Documentation for fxl

Intro to R and Graphing with the fxl Package

Written by Shawn P. Gilroy (Last Updated: 2024-05-25)Programming Data Types Data Structures

Rationale for fxl rather than Base R graphics or ggplot

The purpose of this post is to provide a brief, but useful overview of some of the conventions and practices I have found helpful when working with R to build and display results from single-case design research. This content is intended to be a primer for those who may be new to R, and is not intended to be exhaustive or comprehensive. Reviewing this content should help to understand certain practices and patterns reflected across the R code used in posts related to the fxl R package.

Again, this is not a comprehensive introduction to R, but is intended to provide a basic understanding of some of the conventions and practices that will be reflected across the fxl library. This content is likely to change as features are added or changed to the plotting library.

I made the fxl library because certain conventions that are common and expected in certain domains of scientific research (i.e., single-case design research) are either not easily performed or are not possible entirely. For example, single-case design figure often convey information in ways that are seldom used in other domains (e.g., conveying information across multiple plots with some shared feature, such as a dogleg phase change line). This creates a situation where the information presented is not exactly consistent with historical norms or practices related to figure designs.

To be fair, you can likely accomplish 90% of what you need in single-case design using either base R graphics or the ggplot2 library, and the fxl library was created to get at that the remaining 10% of features not easily accomplished in those libraries.

Review of Relevant Terms and Concepts

These posts are made to provide a pragmatic (i.e., limited) introduction to R for readers who may typically do most or all of their work in spreadsheet software.
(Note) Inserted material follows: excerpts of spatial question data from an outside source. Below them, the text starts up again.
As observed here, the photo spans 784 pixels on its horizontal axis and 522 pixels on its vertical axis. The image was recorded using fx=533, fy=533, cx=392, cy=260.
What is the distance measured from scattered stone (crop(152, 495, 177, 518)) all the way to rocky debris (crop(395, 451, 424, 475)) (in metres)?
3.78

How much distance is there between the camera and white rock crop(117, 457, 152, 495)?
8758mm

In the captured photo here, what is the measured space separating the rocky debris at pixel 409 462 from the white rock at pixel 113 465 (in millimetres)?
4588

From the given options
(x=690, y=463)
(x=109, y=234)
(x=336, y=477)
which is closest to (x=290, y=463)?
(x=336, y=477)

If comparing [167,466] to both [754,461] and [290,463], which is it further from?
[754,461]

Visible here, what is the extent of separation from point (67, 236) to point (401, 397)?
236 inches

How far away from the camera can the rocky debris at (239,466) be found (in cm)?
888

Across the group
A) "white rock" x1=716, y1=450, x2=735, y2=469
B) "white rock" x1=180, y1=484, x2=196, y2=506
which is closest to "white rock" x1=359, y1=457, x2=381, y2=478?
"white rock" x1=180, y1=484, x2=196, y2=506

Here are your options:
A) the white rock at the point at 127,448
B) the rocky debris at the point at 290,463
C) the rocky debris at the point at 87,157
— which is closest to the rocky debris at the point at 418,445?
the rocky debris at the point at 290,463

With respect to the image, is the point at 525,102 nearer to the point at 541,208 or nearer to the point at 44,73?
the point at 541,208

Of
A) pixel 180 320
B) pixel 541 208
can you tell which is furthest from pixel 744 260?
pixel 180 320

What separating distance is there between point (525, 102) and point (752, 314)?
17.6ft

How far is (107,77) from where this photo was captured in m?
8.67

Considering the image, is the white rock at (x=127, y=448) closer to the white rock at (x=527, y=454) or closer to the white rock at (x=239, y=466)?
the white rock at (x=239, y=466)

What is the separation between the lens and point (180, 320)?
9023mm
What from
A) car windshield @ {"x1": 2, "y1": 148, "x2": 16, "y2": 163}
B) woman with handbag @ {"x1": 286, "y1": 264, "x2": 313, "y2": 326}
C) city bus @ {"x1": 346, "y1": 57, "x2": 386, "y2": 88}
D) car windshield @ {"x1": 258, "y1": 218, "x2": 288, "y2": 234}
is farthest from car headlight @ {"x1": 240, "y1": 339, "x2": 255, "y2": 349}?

A number of base terms and concepts (e.g., code management) are presented to assist in those new to R in understanding common/recommended conventions and practices as they relate to later use of the fxl library. Seasoned R users are of course welcome to skip ahead of course.

As a minor, but relevant note, there is no generally accepted right way to do most operations in R. What is presented here is primary based on my anecdotal experiences and preferences after working with R for some time.

Variables in R

The term variable in R is used to refer to some named object that can store data (Note: variables more typically corresponded to the location of information, but R variables cannot be used pointers, so this is beside the point). In R, variables are created using one of the two assignment operators ‘<-’ or ‘=’. The value on the right-hand side of the operator is assigned to the variable on the left-hand side.
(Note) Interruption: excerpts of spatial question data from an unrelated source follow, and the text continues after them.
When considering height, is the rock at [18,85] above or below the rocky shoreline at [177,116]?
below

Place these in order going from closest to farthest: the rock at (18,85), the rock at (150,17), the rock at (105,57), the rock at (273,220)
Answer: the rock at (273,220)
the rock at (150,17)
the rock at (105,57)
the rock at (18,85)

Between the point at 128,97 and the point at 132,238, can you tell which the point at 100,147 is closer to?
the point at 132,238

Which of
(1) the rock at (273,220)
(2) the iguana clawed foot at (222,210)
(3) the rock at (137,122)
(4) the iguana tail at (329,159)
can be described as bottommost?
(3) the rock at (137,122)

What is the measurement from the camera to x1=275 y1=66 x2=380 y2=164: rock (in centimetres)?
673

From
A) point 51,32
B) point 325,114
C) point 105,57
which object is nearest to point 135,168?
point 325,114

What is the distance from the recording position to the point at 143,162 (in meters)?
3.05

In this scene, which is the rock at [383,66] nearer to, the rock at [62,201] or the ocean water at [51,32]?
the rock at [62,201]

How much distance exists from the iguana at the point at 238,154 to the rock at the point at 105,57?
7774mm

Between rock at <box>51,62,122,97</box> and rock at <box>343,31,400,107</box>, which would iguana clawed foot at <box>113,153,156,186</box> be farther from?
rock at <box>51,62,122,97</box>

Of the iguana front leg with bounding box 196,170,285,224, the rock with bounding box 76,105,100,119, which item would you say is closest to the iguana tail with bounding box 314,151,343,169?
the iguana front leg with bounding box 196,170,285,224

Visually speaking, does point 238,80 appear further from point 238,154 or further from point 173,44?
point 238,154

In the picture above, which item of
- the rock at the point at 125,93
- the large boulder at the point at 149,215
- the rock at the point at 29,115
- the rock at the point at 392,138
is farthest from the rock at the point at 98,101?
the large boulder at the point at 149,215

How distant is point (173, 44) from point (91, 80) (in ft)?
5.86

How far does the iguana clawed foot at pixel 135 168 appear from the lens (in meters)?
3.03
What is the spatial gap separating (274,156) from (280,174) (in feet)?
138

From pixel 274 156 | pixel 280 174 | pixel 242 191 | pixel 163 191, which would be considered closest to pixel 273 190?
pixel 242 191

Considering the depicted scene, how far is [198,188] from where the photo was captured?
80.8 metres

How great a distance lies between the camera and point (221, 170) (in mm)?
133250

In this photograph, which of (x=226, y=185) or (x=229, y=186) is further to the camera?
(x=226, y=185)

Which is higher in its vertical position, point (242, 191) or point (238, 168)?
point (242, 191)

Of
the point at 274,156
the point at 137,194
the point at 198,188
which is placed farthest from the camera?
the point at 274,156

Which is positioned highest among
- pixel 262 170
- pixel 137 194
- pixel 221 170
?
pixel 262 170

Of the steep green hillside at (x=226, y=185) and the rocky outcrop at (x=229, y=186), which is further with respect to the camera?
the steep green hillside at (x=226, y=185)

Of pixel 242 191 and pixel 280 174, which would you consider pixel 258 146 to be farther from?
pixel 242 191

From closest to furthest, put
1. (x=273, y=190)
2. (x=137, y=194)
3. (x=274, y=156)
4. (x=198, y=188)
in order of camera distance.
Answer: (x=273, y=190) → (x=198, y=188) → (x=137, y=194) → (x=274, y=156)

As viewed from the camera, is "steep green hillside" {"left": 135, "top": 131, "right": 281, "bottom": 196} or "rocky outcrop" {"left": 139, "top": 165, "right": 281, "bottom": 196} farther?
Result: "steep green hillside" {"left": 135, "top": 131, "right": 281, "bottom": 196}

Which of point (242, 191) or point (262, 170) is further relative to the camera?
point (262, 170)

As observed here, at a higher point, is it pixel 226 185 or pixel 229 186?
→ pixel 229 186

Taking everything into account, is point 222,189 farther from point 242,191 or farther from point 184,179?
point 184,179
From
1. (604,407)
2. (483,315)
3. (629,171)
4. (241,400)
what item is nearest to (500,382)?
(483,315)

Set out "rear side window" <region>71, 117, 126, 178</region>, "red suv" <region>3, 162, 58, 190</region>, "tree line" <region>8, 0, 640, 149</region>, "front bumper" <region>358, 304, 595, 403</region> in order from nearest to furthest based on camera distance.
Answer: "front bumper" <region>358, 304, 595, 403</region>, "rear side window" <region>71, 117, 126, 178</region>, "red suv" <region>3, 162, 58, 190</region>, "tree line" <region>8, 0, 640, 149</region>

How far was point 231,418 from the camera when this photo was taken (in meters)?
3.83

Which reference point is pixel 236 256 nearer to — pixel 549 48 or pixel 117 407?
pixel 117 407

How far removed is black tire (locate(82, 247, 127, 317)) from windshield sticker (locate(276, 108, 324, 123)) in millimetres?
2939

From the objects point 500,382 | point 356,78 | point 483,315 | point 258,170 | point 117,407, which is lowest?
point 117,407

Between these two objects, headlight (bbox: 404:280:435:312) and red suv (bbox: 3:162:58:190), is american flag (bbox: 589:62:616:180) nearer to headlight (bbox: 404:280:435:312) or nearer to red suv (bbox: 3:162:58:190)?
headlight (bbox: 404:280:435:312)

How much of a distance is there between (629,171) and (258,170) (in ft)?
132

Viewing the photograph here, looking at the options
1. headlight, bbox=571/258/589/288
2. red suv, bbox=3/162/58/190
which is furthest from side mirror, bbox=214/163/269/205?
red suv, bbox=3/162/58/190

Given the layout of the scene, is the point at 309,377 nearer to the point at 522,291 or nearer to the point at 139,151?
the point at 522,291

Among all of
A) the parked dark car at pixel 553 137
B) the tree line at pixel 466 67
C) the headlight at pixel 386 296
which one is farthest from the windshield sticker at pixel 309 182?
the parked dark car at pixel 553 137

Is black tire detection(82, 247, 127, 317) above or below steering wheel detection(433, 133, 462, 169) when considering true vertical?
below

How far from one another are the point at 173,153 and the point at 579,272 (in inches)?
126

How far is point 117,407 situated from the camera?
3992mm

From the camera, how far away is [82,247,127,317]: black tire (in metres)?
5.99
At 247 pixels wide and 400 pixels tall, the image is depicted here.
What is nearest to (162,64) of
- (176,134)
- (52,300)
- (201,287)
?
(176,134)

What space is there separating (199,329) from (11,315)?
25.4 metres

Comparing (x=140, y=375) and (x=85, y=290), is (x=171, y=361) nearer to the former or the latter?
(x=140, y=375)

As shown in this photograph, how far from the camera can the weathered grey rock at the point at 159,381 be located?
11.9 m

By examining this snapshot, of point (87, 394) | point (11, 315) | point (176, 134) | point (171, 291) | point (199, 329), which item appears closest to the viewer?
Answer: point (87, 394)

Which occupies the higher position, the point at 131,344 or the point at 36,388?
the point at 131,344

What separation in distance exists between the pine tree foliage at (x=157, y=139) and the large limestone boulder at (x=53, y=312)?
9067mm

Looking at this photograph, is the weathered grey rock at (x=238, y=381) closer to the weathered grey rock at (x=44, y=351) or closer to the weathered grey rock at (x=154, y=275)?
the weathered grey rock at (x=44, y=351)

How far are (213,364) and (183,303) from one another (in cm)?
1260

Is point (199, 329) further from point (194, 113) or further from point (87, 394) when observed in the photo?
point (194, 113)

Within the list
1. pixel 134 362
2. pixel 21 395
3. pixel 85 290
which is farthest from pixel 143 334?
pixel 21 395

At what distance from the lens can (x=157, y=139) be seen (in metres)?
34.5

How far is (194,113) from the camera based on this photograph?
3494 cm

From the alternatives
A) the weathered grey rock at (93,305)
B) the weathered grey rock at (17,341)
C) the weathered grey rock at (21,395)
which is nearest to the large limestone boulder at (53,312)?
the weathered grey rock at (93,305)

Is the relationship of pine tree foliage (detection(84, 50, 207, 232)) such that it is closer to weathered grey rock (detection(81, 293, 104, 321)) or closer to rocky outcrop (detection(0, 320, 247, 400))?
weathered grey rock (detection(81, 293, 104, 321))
Most users of R will default to ‘<-’ as the assignment operator, but ‘=’ is also used in many cases and is my personal preference. For example, when I see ‘x<-10’ in code that I had not personally written, I cannot always say for sure that the writer assigned a value of 10 to a variable or performed a logical statement (e.g., whether variable x is less than -3). Not critical, just my 0.02 on the practice, and they’re often functionally the same in typically contexts (Note: scoped assignment is a special case not relevant at this stage).

See some relevant usage below below:


value_1 <- 3
value_1
## [1] 3

value_2 = 3
value_2
## [1] 3

Functions and Methods in R

Functions and methods are used to perform operations on data (e.g., mutate data, display data, etc.). Both functions and methods are pieces of code that can be reused to accomplish specific purposes. For most users of R, they will often use these labels/terms interchangeably, because the distinction is something made much clearer in the context of object-oriented programming (R can get a bit murky in this regard, since we flip flop between function and object-oriented practices; e.g., R6 objects in R).

There is more that can be said about the distinctions between the two terms, but for most casual users of R, you will be creating functions of your own (and maybe using methods in objects designed by others).

An example of the most simple type of function is presented below:


test_function <- function() {
  print("Hello, World!")
}

test_function()
## [1] "Hello, World!"

Data Types in R

There is a fairly straightforward set of simple (primitive) data types that are commonly used in R (Note: complex numbers, factors, and others are not touched on here). These are pretty basic and include numeric, character, logical, and integer types.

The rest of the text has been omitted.